THE South African government’s surprise announcement that it intended to put 2,500MW of nuclear power out to tender at the end of its 2021/22 financial year was panned by an energy expert as an expensive diversion.
Speaking to BusinessLive, Anton Eberhard, a University of Cape Town (UCT) professor who heads its Power Futures Lab, said: “It will be a wasteful and costly diversion if the [department of minerals and energy] proceeds with the procurement of nuclear power”.
“South Africa is short of power and needs to act with urgency and focus in implementing the national electricity Integrated Resource Plan (IRP), which indicates 33GW of new generation capacity — mostly solar, wind and storage — needs to be procured by 2030,” Eberhard told the online publication.
“Nuclear does not feature in the IRP plan to 2030,” said Eberhard. “The IRP model showed it is the most expensive option and cannot make a contribution this decade.
“Conventional nuclear power plants can take 12 years or more to construct.

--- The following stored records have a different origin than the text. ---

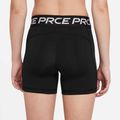 Női edzőnadrág Nike Pro 365 5" fekete/fehér 4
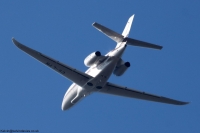 NetJets Europe Citation Latitude CS-LTN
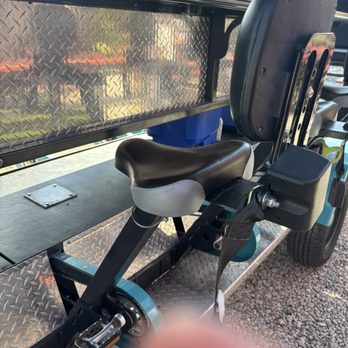 Trolley Pub - Raleigh - Seats - Bike tours Near Me - Raleigh, North Carolina Trolley Pub - Raleigh - Seats - Bike tours Near Me - Raleigh, North Carolina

And new generation, small modular reactors are not yet commercially available.”
BusinessLive said environmentalists were also unhappy with South Africa’s nuclear plans as one of the proposed sites for a nuclear plant is Thyspunt – a spot on the unspoilt Eastern Cape coastline close to the world-renowned surf spots of Cape St Francis and Jeffreys Bay.

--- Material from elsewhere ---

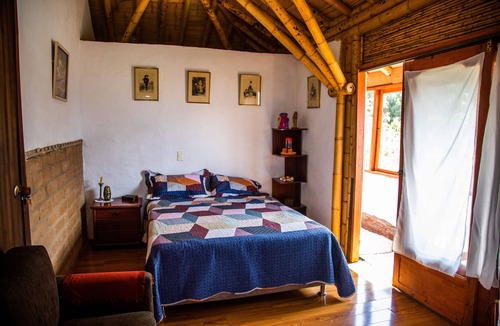 Old Town Apartment | Habitación con Balcón Vista al Pueblo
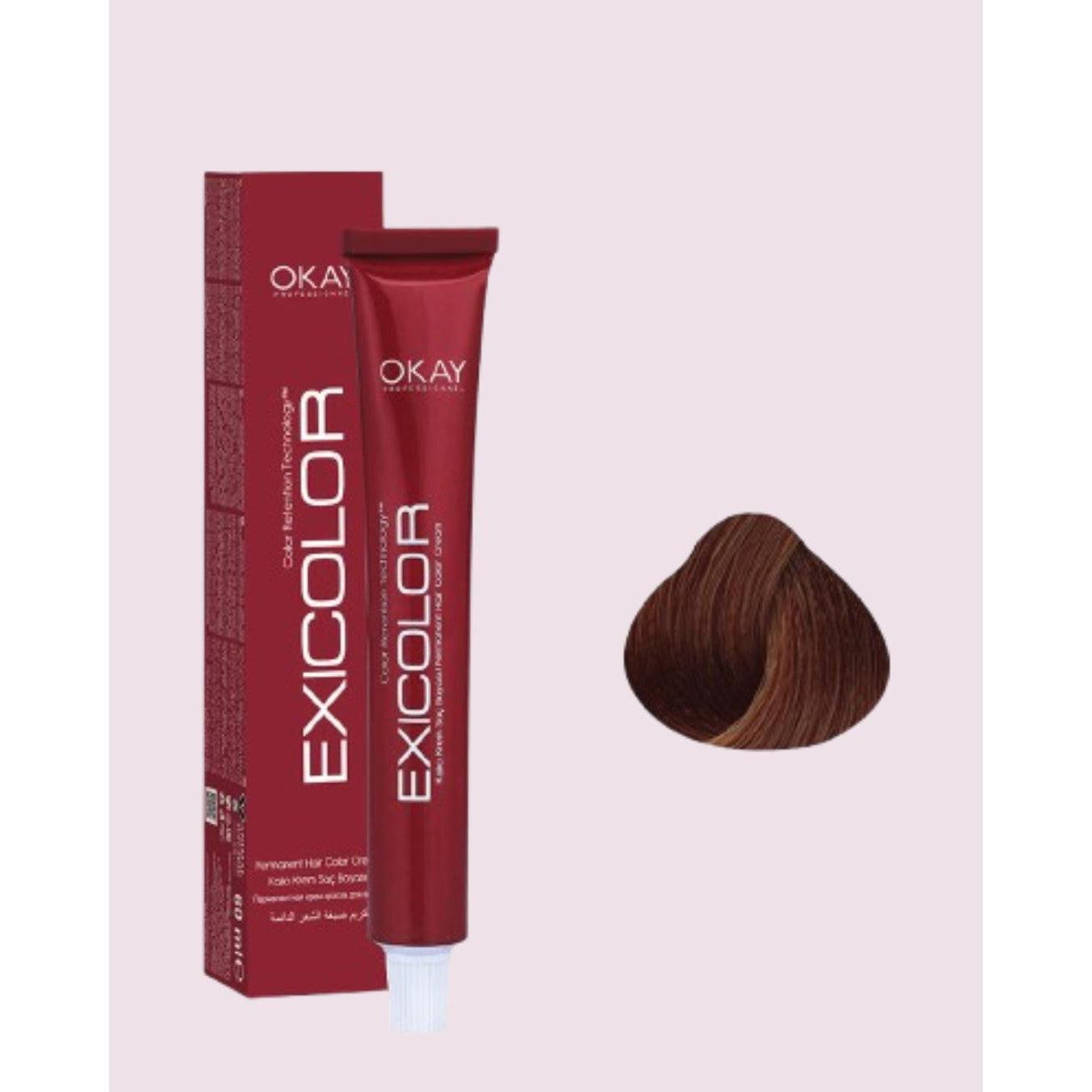 أوكي إكسيك كولور 100 مل-7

Environmentalists accused mineral resources & energy minister Gwede Mantashe of dragging his feet on promoting renewable projects, which they say are cheaper, quicker to build and less prone to corruption.
“Once again nuclear energy, which no-one in South Africa wants except the vested interests of the nuclear lobby, is being pushed on us with no movement on renewable energy,” Francesca de Gasparis, executive director of the Southern African Faith Communities’ Environment Institute told BusinessLive.